I don't know what you mean by "Bayesian" here. If you're
talking about posterior modes, then yes, if there are no
reparameterizations involved, then the posterior mode (often
called the max a posterior or "MAP" estimate) will be the
same as the maximum likelihood estimate (MLE).

But the MLE isn't a Bayesian estimate. We usually use the
posterior mean, not the posterior mode, because it minimizes
expected square error of the estimated parameters.

>
> However, if including them, the result from Stan is terrible; the chains don't even converge. By running lm, i know the coefficients are bounded by [-5000, 5000] and that's why i set the priors as beta ~ uniform(-5000, 5000);

Even if you know the MLE for the parameters falls in (-5000, 5000),
that doesn't mean putting a (-5000, 5000) prior won't affect the
posterior mean. You didn't show us how you're fitting here.

What was the MLE for the parameters? If it's near the boundaries
of (-5000, 5000), these uniform priors are going to have a big effect.

If you're just using Stan's MLE, then uniform priors won't have
much effect if the priors are away from the boundaries.

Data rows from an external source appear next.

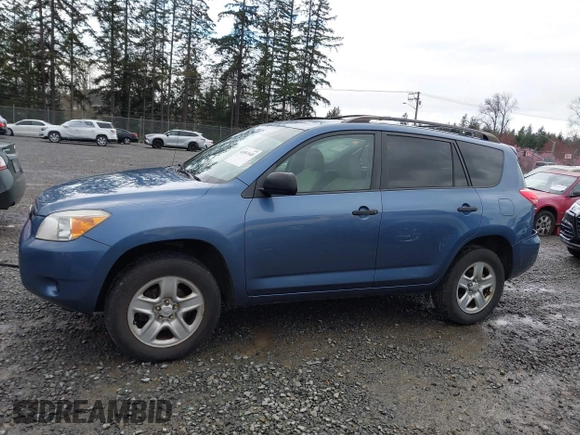 2008 Toyota RAV4 with VIN JTMBK33V985061809, listed as a IAAI auction lot 41851948 with 259,650 mi miles. Bid and sale history available at carsss.com. Image 14.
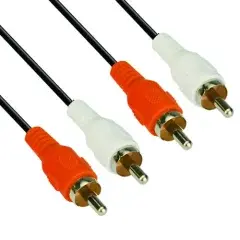 Аудио Кабел RCA 2x M / RCA 2x M - CV022-3m Аудио Кабел RCA 2x M / RCA 2x M - CV022-3m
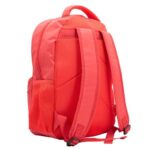 Sonic The Hedgehog Backpack, Knuckles 16 Inch Schoolbag with 3D Features, Red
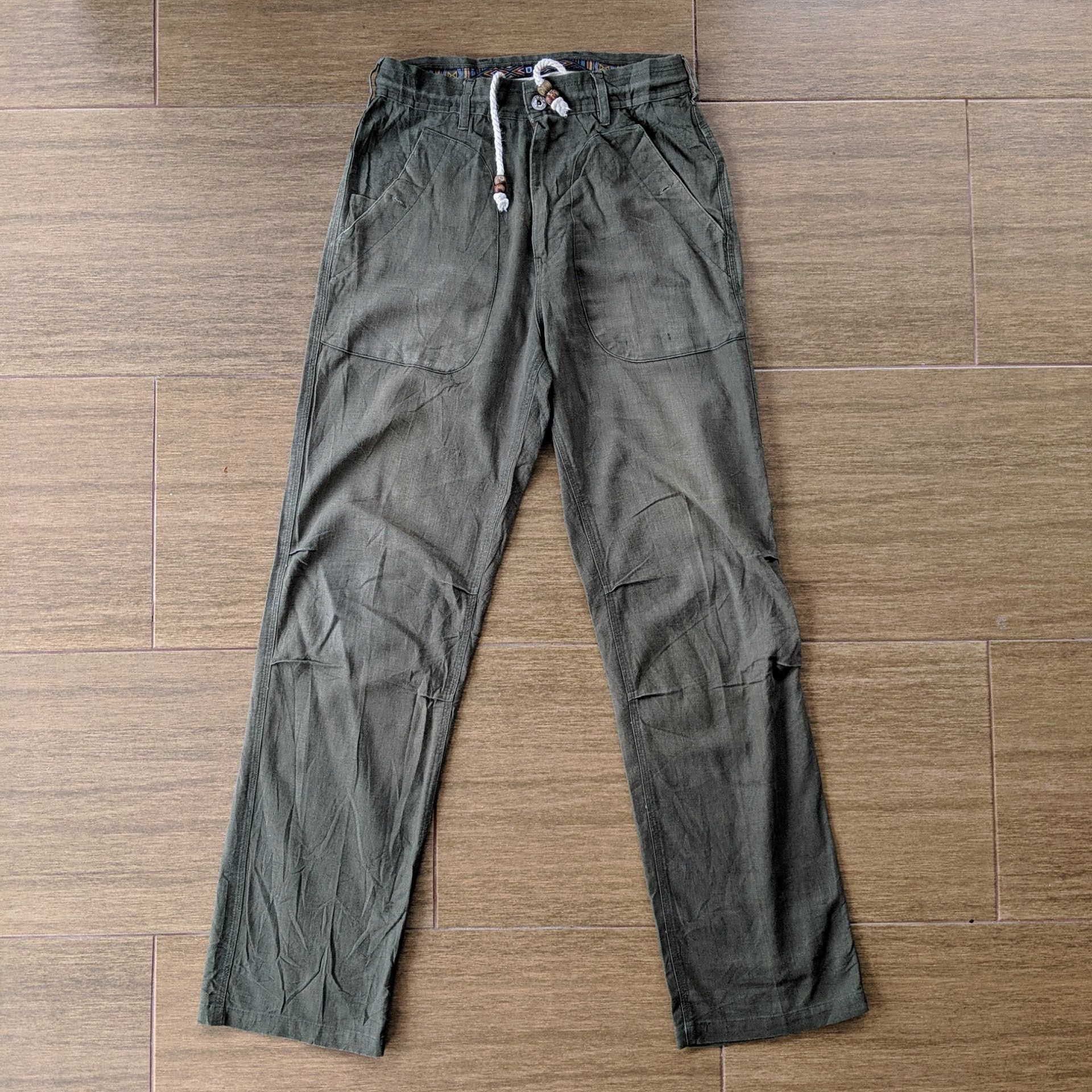 Japanese Brand GRN Tokyo Garment Multipocket Tactical Trousers Pants Size US 28 / EU 44 - 1 Thumbnail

And yes, you want to constrain the parameters to <lower=-5000, upper=5000>
if you have a uniform(-5000, 5000) distribution, because Stan requires
the model to have support (non-zero density, finite log density) for
every value of the parameters meeting the constraints. If the parameters
are near the boundaries of (-5000, 5000), then you can run into
computational issues due to transforms.

But as Andrew says, this is probably not what you want to be doing anyway.

- Bob

>
> Can someone help? Thanks a lot.
>
> stanmodelcode = "
> data {
> int <lower=1> N;
> int <lower=1> K;
> matrix[N, K] X;
> vector[N] y;
> }
>
>
> parameters {
> vector[K] beta;
> real<lower=0> sigma;
> }
>
>
> model {
> vector[N] mu;
> mu <- X * beta;
>
> // beta ~ uniform(-5000, 5000);
> // sigma ~ uniform(0, 100);
>
>
> y~ normal(mu, sigma);
>
> }
>
> "
>

[lizzy2016]

Thanks a lot for all your comments! Very informative!

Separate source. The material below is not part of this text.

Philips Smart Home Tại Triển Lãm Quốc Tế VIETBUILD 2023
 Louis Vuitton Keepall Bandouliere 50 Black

The parameters are directly from lm, not from Stan MLE. I enlarged the bounds as 

beta ~ uniform(-500000, 500000);

 sigma ~ uniform(0, 100000);

and then got similar results as lm. One parameter is around 4000. Based on your comments, it's close to the boundary i set before (5000) and hence the chains cannot converge, correct?

Also, would you always suggest me to standardize the input variables so that Stan could handle it better? Thanks.

[Andrew Gelman]

I'd rescale your model so that the parameters are roughly on unit scale.  In a regression context, this can come from rescaling predictors.  It's not just about Stan running better, it's also about being able to assign reasonable prior distributions and get the most out of your data.

A

[Bob Carpenter]

It depends what the variance is. That shouldn't stop
Stan's no-U-turn sampler from converging, but it
may require more warmup than the default to find the
scale when the parameters are on the order of 4000.

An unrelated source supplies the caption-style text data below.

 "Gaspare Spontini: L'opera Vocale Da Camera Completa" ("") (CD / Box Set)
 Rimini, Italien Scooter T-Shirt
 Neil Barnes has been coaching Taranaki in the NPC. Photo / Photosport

But what you'll find is that if the posterior standard deviation is
more than 500 for the parameter with marginal mode of 4000,
then putting a uniform(-5000,5000) prior will skew the posterior
mean to the low side compared to wider priors.

So as Andrew keeps saying, we really don't recommend these
hard boundaries in priors for just this reason---they don't
do what people think they're going to do. And as I keep
saying, I need to write some case studies to show this.

- Bob

[lizzy2016]

Thank you very much, Andrew and Bob!